Wednesday, June 27, 2007

and coming...

so it looks like josh's family dog of 9 years will be leaving us soon. he got the bad news last night and hasn't really reacted to it. he is spending the night at his mom's so he can say goodbye. i feel like i am in a bad play. it is almost funny.

but no more tears! time to move on with our lives! starting with this weekend!

i am going to attempt to get outside and go strawberry picking! call me crazy, but there's nothing like lugging your 10 pounds back on the hay ride with an aching back and heat stroke. i can't wait. send me strawberry recipes if you have any good ones. i know its been a while and i want to start cooking/baking and taking pictures again.

tonight i have a yelp event - free spa treatments with catered food and wine at a spa that just opening in the south end. yay to being invited to be an elite member! i rule. i am also in DIRE need of a manicure. i did some weeding on a whim last night sans gloves (and pants for that matter...). and i started biting them again, which is bad.

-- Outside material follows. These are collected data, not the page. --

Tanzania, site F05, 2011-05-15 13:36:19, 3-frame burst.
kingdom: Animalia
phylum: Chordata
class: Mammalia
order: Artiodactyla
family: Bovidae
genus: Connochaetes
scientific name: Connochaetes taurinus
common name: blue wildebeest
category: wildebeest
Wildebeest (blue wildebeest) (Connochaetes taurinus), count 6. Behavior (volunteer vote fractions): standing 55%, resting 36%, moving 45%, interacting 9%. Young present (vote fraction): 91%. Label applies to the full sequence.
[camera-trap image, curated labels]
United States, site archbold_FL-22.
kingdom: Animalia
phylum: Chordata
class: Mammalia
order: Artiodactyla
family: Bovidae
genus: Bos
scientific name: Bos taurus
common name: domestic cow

not much more to report. i want to write about last weekend, but it is just too sad. i lost three pounds, and i think they were all tears. i saw some people whom i haven't seen since graduation and although some of the feelings are still there, holding that grudge seems so silly and useless now. it is unfortunate that jon's death brought us all to one place, but i am a little bit relieved. i still dont think they like me, and i know they don't respect me, but a little bit of me is glad that things are back to the status quo. a part of me wants to tell them what i went through, why i was/am so upset, why i needed so much time away from that life; i think they are chalking it up to craziness or immaturity. but if i am going to let things go, i need to do just that. dredging up old feelings will only cause pain. part of me still cares what they think, but that is what got me into so much trouble in the first place. i just need to move on, see them when i see them and remain happy in the life that i made for myself.